But it's not about me. It's about Don Brash. When did New Zealand declare independence? Does the date stick out for you? I can only recall that it was offered independence and didn't take it to start with. How lame is that. Awww, poor widdle country doesn't want to gwow up and leave home. Yes, our national day is closer to marking the start of colonial rule than the end of it. The day that people really think of as the cutting of the apron strings, the kicking of the adult offspring out of the basement bedroom and into the real world after too long spongeing off the parents, was when the UK joined the EEC and ended New Zealand's open access to British markets. I don't think they're really going to want us back, are they?

But waaiiit a minute, if Turkey can join, why can't we? Eh? Eh? New Zealand is more 'European' than Turkey, isn't it? It's more 'European' than Bosnia surely? I mean, Bosnia is white, but they're, like, Muslim! Who let them in? Eh? Okay, for Don Brash's sake, say we manage to join the European Union as a clip-on to the United Kingdom, through virtue of being about 75% white and kind of talking like Cockneys who got sent far far away from East London two hundred years ago... where would we find ourselves? In a place with... oh... ongoing devolution to indigenous regional parliaments and increasing protection of indigenous languages, culture and even accents through television channels, radio and arts support... and regular celebration of a history full of half-naked savages jumping up and down. Such as this one:

Bugger. But if it it was all happening in 'Europe', then this sort of cultural policy would actually be a 'European' way of doing things, right? And then Don would be more comfortable and relaxed about it. Hooray!

3. Assuaging Don's fears that he might actually be Maori.

In Brash's wero-discomfort, he seems openly confused about what a 'pale-skinned' Maori representing Maori and New Zealand culture, might actually signify. It seems a kind of fear. What is he so scared of? That he might make a racist joke in front of someone he assumed was white? Wait a minute... His entire Treaty policy is a racist joke, told in front of a nation who he assumes is all white. No, that can't be it.

Consider this. Said Don to Dallow after the 'not a feminist' debacle:

"[A]pparently a feminist can be a man or a woman, I didn’t know that."



And as he is newly quite keen to point out:

"[A]pparently a Maori can have both Maori heritage and non-Maori heritage, I didn't know that."



Actually, he didn't say that second bit. But this sense of duality, of miscegenation and the messiness of self-defined and hybrid identity, seems to seriously disturb him. He said it during the leader's debate when he declared it ridiculous that someone who looked "no different from you or I" might actually claim to be Maori. Now, he didn't go so far as to say, as Winston Peters has, that these pale-Maori who claim to be Maori are actually fake Maori. But one can only conclude Don Brash's discomfort stems from a secret worry that he might be Maori, but that he never even knew, because he looks just like "you or I."

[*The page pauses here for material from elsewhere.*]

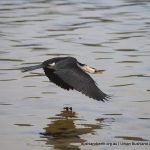 Little Pied Cormorant - Point Walter Spit.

'No different from you or I." Says it all really. When he said that, he meant a person who looked "no different" to himself or his interviewer Mark Sainsbury, because for him, the gold standard of mainstream identity is a pair of middle-aged to elderly white men (hair and moustaches optional). 'You or I' for Brash simply could not include the variegated masses of the New Zealand public to whom the debate was being broadcast as part of a national political discourse.

Fair enough though, that if 'you' are, say, Keith Ng, and 'I' am me, it is still possible that someone who 'looked no different from you or I' could still sneakily identify as Maori. For example:



One of these people is Maori, the other is not. Feel free to lay bets. The fact that my Maori-Chinese friend Maryann 'looks no different' from myself or Don Brash's Singaporean wife, and yet has a strong Maori identity, disturbs Don Brash. The fact of her very existence disturbs Don Brash. The fact that he is disturbed by this, disturbs me. Given Brash's penchant for East-Asian lovelies, I get the

feeling that if Maryann and I stripped half-naked and jumped up and down in greeting, he might become a bit more comfortable and less disturbed about Maori ceremonial displays and racial mixing.

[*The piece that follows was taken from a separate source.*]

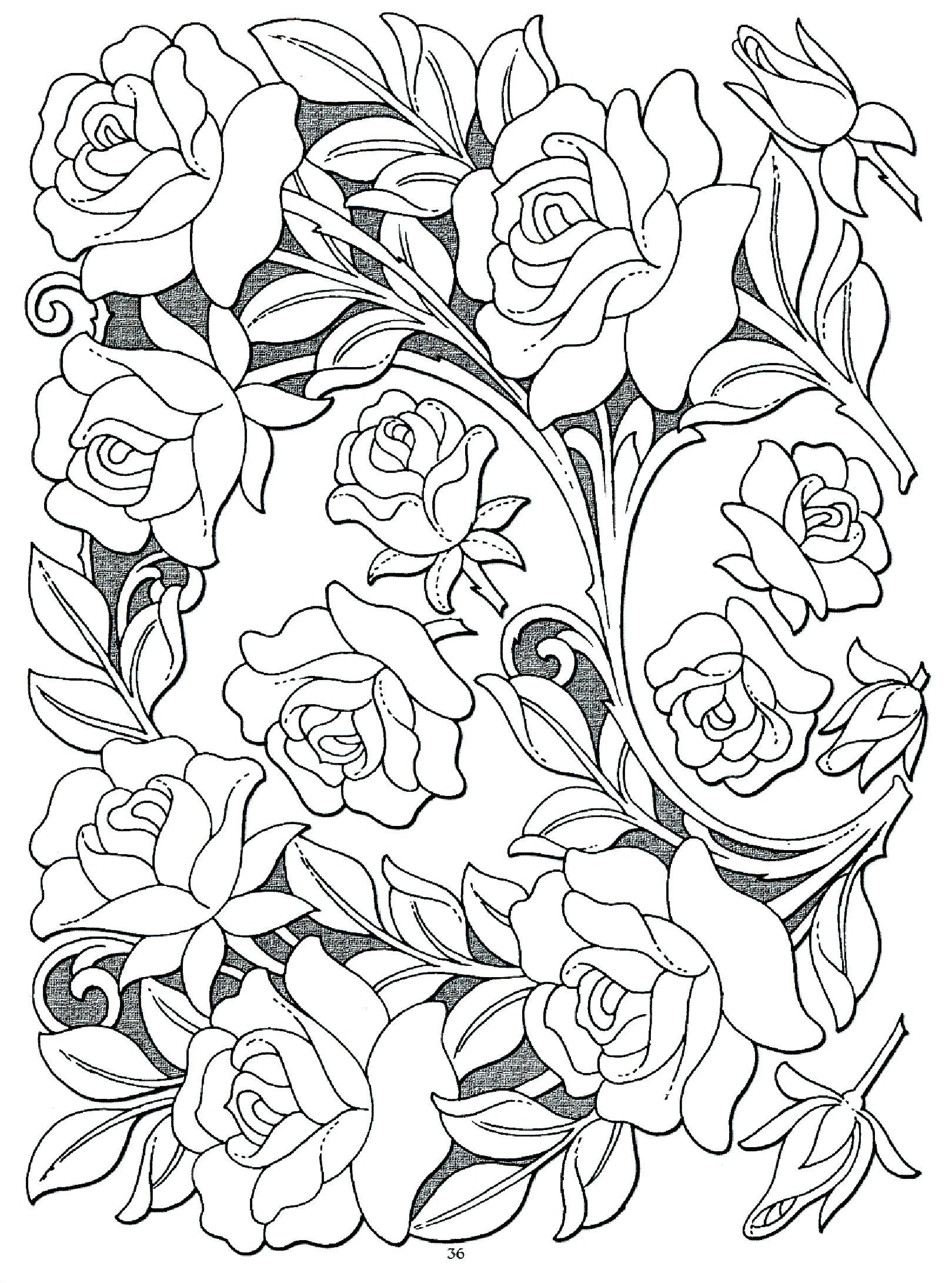 Картинки по запросу sheridan patterns | Flores para colorear ...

Maryann and I however, would be traumatised.

What about if the 'you and I' he referred to included 'Maori-looking' people? How about if 'you' were Carlos Spencer and 'I' were... no this is tricky daydream-digression territory. How about if 'you' were Georgina Te Heuheu and 'I' were... no, no, I have to give up this tortured analogy, because I'm not confident Don Brash can ever relate to Maori as actual people like 'you and I', no matter how hypothetical they are. No wonder he's freaking out that Maori might be able to blend into normal society like 'you and I'. What if his first wife was secretly Maori? what if his children are secretly Maori? What if Je Lan is secretly Maori? Then who is he? If identity, history and blood really are the maelstrom of confluences that our late-modern-slash-post-modern-slash-postcolonial nation would have it, Don Brash is in serious trouble.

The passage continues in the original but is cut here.